The preceding description of the energy transfer cross section emphasizes the importance of knowing the potential function describing the particular ion–atom or atom–atom interaction of interest. Without accurate knowledge of the potential function, further description of the collision process and the ensuing defect structure become impossible. Unfortunately, explicit evaluation of the integral in Eq. (1.76) is possible only for simple potential functions. But before looking further at the various potential functions and their application in determining the energy transfer cross section , we must first consider the different possible classes of ions and their corresponding energies.

Classification of Ions

There are three important classes of ions in ion–atom collisions. The first is light energetic ions with E _i > 1 MeV. The second is highly energetic (E _i ∼ 10² MeV) heavy ions such as fission fragments (M ~ 10²). The third is lower energy heavy ions that may be produced by an accelerator or appear as a recoil that results from an earlier high-energy collision. The energy of these recoils is generally less than 1 MeV.

For each of these interactions, we must decide on the most appropriate potential function . A convenient guide is ρ/a, the ratio of the distance of closest approach to the screening radius as a function of the recoil energy, T. A rough graph of ρ/a versus T is provided in Fig. 1.12 to aid in the selection of the most appropriate potential . The three curves represent ions of each of the three classes just discussed: (1) 20 MeV protons, (2) 70 MeV fission fragments, and (3) 50 keV Cu ions. Curve (1) collisions apply to the regime where ρ ≪ a and the simple Coulomb potential is adequate. Curve (2) collisions that are head-on will have ρ ≪ a also. But for glancing collisions, ρ ∼ a and the screened Coulomb potential is most appropriate. Curve (3) represents the region where a < ρ ≪ 5a and the inverse square potential or Brinkman potential would apply since both the Born–Mayer and screened Coulomb terms must be accounted for.

Hard Sphere-Type Collisions

The hard sphere potential is appropriate for ion energies below about 50 keV and for near head-on elastic collisions. Here, ρ ~ r _e and atoms will act like hard spheres. In a head-on collision , b = 0 and from Eq. (1.77), we have:

$$ \eta E_{\text{i}} = V(\rho ). $$

(1.80)

- EXERCISE INSTRUCTIONS
1. Rewrite the paragraph of the ion–atom collision passage that begins "There are three important classes of ions" as a short list, keeping its main facts.
2. According to the ion–atom collision passage, below about what ion energy is the hard sphere potential appropriate?
3. Please copy word for word the part of the ion–atom collision passage that starts at "The preceding description" and ends after "their corresponding energies.".

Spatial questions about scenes
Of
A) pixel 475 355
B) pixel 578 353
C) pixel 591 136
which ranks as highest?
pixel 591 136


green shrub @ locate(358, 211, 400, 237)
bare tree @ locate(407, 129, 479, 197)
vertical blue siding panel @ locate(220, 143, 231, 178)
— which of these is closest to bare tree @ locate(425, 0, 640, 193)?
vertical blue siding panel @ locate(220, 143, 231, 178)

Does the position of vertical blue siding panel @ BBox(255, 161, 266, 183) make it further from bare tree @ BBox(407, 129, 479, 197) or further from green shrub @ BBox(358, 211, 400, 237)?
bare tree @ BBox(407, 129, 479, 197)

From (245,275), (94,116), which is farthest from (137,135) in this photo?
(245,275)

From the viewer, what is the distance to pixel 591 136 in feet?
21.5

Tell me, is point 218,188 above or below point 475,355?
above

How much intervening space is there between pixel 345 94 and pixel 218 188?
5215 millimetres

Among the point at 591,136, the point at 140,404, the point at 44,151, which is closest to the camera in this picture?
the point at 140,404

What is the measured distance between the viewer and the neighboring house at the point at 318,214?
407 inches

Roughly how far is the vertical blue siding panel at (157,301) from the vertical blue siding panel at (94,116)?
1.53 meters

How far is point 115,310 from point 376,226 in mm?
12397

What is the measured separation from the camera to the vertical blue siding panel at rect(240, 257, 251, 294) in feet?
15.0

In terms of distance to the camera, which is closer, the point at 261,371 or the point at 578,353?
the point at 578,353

- LIST OF SOLUTIONS
1.
Three important classes of ions in ion–atom collisions:
- Light energetic ions with E_i > 1 MeV
- Highly energetic heavy ions (E_i ∼ 10² MeV), such as fission fragments (M ~ 10²)
- Lower energy heavy ions from an accelerator or appearing as recoils from an earlier high-energy collision, generally below 1 MeV

2. About 50 keV.

3.
The preceding description of the energy transfer cross section emphasizes the importance of knowing the potential function describing the particular ion–atom or atom–atom interaction of interest. Without accurate knowledge of the potential function, further description of the collision process and the ensuing defect structure become impossible. Unfortunately, explicit evaluation of the integral in Eq. (1.76) is possible only for simple potential functions. But before looking further at the various potential functions and their application in determining the energy transfer cross section , we must first consider the different possible classes of ions and their corresponding energies.